The Shakespeare Conference: SHK 11.2374 Wednesday, 27 December 2000
From: Charles Weinstein <
Date: Friday, 22 Dec 2000 19:56:00 -0500 (EST)
Subject: 11.2345 Re: Julie Taymor's TITUS
Comment: Re: SHK 11.2345 Re: Julie Taymor's TITUS
Once more unto the breach....
Taymor is a designer, not a director. She lavishes all her creative
energy on scenery, props, costumes and other inanimate objects. She is
comfortable with human beings only when she can treat them as
stage-dressing (the lock-step soldiers, the orgiastic revelers).

Excerpts of spatial question data
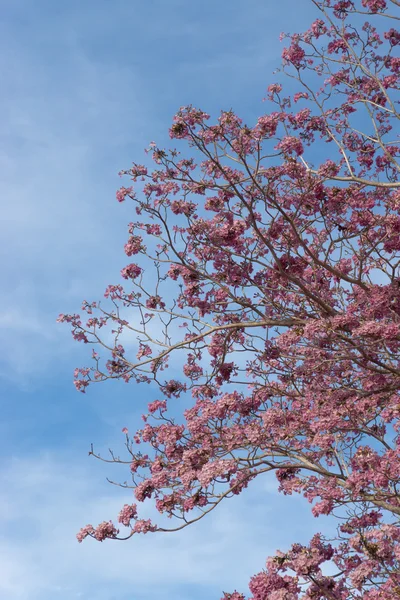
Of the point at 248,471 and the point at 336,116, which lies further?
the point at 336,116

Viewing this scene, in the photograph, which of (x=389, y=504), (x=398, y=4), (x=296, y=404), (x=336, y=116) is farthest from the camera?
(x=336, y=116)

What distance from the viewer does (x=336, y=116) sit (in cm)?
1083

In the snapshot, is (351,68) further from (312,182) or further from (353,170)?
(312,182)

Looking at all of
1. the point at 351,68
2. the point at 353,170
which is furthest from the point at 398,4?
the point at 353,170

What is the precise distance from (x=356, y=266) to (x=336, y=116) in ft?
8.83

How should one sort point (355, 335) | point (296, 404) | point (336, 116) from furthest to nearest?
1. point (336, 116)
2. point (296, 404)
3. point (355, 335)

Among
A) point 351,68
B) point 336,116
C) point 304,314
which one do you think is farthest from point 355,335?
point 351,68

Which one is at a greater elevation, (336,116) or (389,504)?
(336,116)

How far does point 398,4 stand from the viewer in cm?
1017

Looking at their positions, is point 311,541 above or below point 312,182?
below

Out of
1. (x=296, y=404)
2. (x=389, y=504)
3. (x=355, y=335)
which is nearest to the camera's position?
(x=355, y=335)

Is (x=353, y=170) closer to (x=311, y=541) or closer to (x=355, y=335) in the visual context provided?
(x=355, y=335)

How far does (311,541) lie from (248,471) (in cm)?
106

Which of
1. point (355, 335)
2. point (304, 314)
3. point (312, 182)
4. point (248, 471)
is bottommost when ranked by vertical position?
point (248, 471)
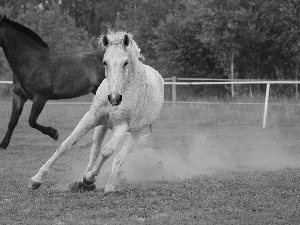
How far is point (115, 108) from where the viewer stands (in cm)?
721

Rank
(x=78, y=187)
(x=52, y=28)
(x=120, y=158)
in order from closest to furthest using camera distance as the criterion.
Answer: (x=78, y=187)
(x=120, y=158)
(x=52, y=28)

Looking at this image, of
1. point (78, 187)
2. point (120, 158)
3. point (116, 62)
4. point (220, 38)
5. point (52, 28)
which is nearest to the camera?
point (116, 62)

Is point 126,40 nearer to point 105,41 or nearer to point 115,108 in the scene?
point 105,41

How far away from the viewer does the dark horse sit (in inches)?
457

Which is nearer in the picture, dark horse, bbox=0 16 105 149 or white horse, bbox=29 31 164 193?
white horse, bbox=29 31 164 193

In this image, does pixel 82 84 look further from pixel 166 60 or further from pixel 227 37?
pixel 166 60

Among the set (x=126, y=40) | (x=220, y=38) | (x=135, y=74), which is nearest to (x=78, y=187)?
(x=135, y=74)

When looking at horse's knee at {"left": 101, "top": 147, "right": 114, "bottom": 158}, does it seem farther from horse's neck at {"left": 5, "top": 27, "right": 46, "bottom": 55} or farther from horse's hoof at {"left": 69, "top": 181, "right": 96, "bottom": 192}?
horse's neck at {"left": 5, "top": 27, "right": 46, "bottom": 55}

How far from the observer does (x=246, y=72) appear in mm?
25172

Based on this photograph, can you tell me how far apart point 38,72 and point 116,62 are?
5217 mm

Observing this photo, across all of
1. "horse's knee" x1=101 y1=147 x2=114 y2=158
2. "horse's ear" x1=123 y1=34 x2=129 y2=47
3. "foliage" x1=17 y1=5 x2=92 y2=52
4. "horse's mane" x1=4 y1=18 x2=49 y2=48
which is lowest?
"foliage" x1=17 y1=5 x2=92 y2=52

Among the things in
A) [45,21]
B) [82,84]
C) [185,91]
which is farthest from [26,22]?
[82,84]

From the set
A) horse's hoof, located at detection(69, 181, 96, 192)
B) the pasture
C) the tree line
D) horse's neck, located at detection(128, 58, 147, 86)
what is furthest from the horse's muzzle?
the tree line

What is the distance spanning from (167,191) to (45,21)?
2464 cm
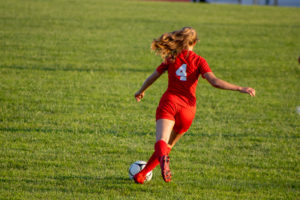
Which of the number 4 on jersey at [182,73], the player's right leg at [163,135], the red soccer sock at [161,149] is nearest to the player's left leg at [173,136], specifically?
the player's right leg at [163,135]

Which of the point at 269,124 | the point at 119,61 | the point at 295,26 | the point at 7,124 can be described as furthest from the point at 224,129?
the point at 295,26

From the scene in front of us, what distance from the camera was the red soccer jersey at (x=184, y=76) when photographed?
4.64 metres

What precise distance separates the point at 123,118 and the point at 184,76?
3328 mm

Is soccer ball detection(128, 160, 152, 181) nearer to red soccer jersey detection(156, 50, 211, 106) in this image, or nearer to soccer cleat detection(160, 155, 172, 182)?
soccer cleat detection(160, 155, 172, 182)

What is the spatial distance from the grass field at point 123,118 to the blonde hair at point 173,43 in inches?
62.0

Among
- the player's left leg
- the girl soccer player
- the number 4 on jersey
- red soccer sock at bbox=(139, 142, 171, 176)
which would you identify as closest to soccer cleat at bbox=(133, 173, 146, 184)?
red soccer sock at bbox=(139, 142, 171, 176)

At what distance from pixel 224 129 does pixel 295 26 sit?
16883 mm

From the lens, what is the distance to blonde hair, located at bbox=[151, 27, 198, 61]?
4.68 meters

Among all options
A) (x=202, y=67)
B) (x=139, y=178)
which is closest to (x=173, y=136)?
(x=139, y=178)

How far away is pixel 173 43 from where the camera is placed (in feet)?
15.3

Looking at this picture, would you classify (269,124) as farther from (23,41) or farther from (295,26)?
(295,26)

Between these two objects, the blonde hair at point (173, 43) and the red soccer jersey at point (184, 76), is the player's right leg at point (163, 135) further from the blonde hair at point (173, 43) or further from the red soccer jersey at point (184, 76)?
the blonde hair at point (173, 43)

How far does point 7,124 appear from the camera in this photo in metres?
7.03

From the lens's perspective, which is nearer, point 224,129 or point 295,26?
point 224,129
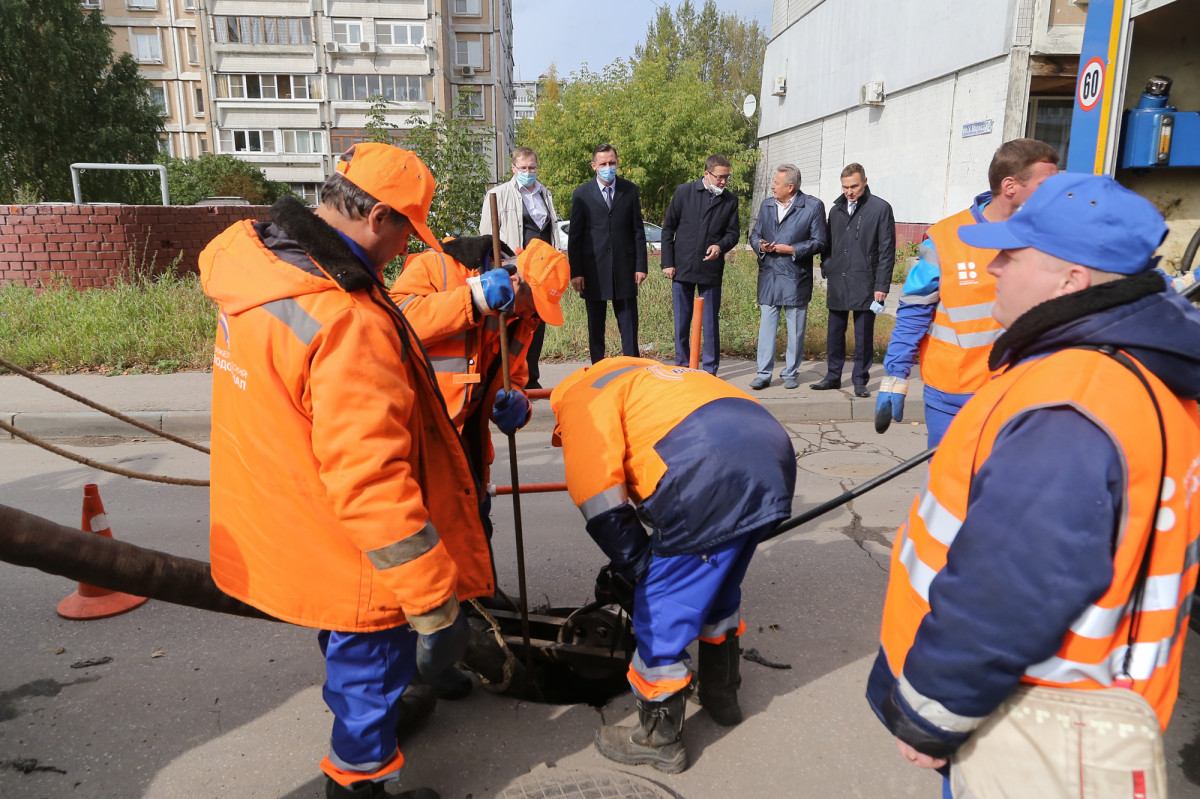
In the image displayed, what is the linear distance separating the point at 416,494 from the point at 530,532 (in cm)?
273

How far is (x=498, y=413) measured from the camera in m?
2.90

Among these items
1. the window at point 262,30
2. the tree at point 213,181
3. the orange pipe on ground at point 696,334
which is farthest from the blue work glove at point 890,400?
the window at point 262,30

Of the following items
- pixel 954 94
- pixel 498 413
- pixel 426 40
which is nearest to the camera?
pixel 498 413

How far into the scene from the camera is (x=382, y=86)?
5112cm

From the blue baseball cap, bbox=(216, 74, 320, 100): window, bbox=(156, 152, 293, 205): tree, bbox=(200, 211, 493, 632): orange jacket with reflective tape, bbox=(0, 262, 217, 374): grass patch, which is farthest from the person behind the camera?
bbox=(216, 74, 320, 100): window

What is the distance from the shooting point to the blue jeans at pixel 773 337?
7.64 meters

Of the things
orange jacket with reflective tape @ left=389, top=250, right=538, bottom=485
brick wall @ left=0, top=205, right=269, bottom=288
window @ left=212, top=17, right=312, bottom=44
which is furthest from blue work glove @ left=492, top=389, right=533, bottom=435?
window @ left=212, top=17, right=312, bottom=44

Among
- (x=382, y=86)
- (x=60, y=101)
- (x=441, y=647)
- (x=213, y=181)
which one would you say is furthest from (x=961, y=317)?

> REQUEST A:
Answer these about the conference post:
(i) On what date was the message sent?
(ii) The writer says Taymor is a designer rather than what?
(iii) Which two groups are given as examples of people treated as stage-dressing?
> REQUEST B: From the rows, transcribe the lines starting at the one that contains "What precise distance" and stopping after the one that contains "4.68 meters".

> WRITTEN ANSWER A:
(i) Friday, 22 Dec 2000
(ii) A director
(iii) The lock-step soldiers and the orgiastic revelers

> WRITTEN ANSWER B:
What precise distance separates the point at 123,118 and the point at 184,76?
3328 mm

Is soccer ball detection(128, 160, 152, 181) nearer to red soccer jersey detection(156, 50, 211, 106) in this image, or nearer to soccer cleat detection(160, 155, 172, 182)?
soccer cleat detection(160, 155, 172, 182)

What is the spatial distance from the grass field at point 123,118 to the blonde hair at point 173,43 in inches?
62.0

Among
- the player's left leg
- the girl soccer player
- the number 4 on jersey
- red soccer sock at bbox=(139, 142, 171, 176)
which would you identify as closest to soccer cleat at bbox=(133, 173, 146, 184)?
red soccer sock at bbox=(139, 142, 171, 176)

At what distance from pixel 224 129 does pixel 295 26 sit?
16883 mm

From the lens, what is the distance to blonde hair, located at bbox=[151, 27, 198, 61]?
4.68 meters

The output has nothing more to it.